ROYAUME-UNI : Un jeune Sénégalais poignardé à mort, un drame de plus dans une série trop souvent impunie




 
 
Âgé de seulement 16 ans, un compatriote a perdu la vie à Peterborough au Royaume Uni. Ce drame relance les inquiétudes sur la sécurité des jeunes issus de la diaspora, souvent victimes de violences qui restent sans suite judiciaire.
 
 
Un nouveau drame frappe la communauté sénégalaise à l’étranger. Un jeune garçon de nationalité sénégalaise, identifié sous le nom de Baye Biram, a été mortellement poignardé dans la ville de Peterborough, au Royaume-Uni, dans la soirée du 8 avril aux environs de 19 heures.
Selon les premières informations relayées sur les réseaux sociaux, la victime, âgée de seulement 16 ans, aurait succombé à ses blessures après une agression à l’arme blanche. Les circonstances exactes de l’attaque restent pour l’heure floues, mais l’émotion est vive au sein de la diaspora sénégalaise, profondément choquée par la brutalité de l’acte et le jeune âge de la victime.
Ce drame ne constitue malheureusement pas un cas isolé. Depuis plusieurs années, de nombreux jeunes issus de l’immigration africaine, et notamment sénégalaise, sont impliqués, souvent malgré eux, dans des violences urbaines en Europe.
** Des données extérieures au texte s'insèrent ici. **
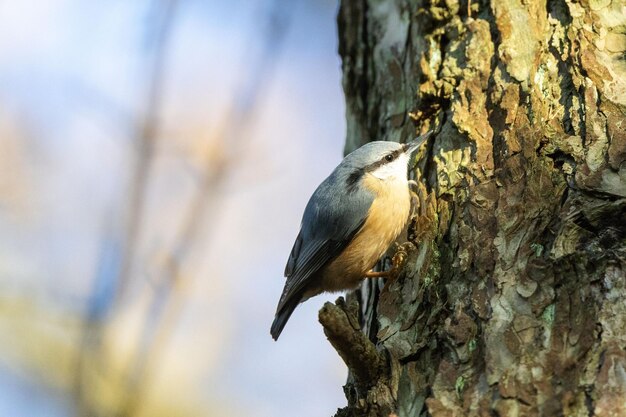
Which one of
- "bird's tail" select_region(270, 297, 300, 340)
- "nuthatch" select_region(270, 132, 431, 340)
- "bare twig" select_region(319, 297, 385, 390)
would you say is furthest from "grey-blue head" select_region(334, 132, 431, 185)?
"bare twig" select_region(319, 297, 385, 390)

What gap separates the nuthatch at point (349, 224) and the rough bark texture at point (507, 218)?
123 mm

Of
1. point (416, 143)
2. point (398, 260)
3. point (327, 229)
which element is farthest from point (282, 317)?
point (416, 143)

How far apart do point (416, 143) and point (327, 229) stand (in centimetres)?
60

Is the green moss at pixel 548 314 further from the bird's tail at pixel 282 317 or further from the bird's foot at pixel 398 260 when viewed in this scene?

Entre marginalisation, difficultés d’intégration et exposition à des environnements à risque, ces jeunes deviennent parfois les premières victimes d’un système qui peine à les protéger efficacement.
 
Des affaires souvent sans suite ?
 
Au-delà de l’émotion, c’est aussi un sentiment d’injustice qui domine. Dans de nombreux cas similaires, les familles dénoncent un manque de suivi judiciaire ou des procédures qui n’aboutissent pas, laissant les proches dans une douleur sans réponse.
Cette situation alimente un profond malaise au sein des communautés concernées, qui appellent à davantage de protection, de justice et de considération pour ces vies fauchées trop tôt.
Au-delà des frontières, cette tragédie interpelle autant les autorités locales que les pays d’origine. Elle pose la question de l’accompagnement des jeunes à l’étranger, mais aussi de la responsabilité collective face à des violences qui continuent de faire des victimes innocentes.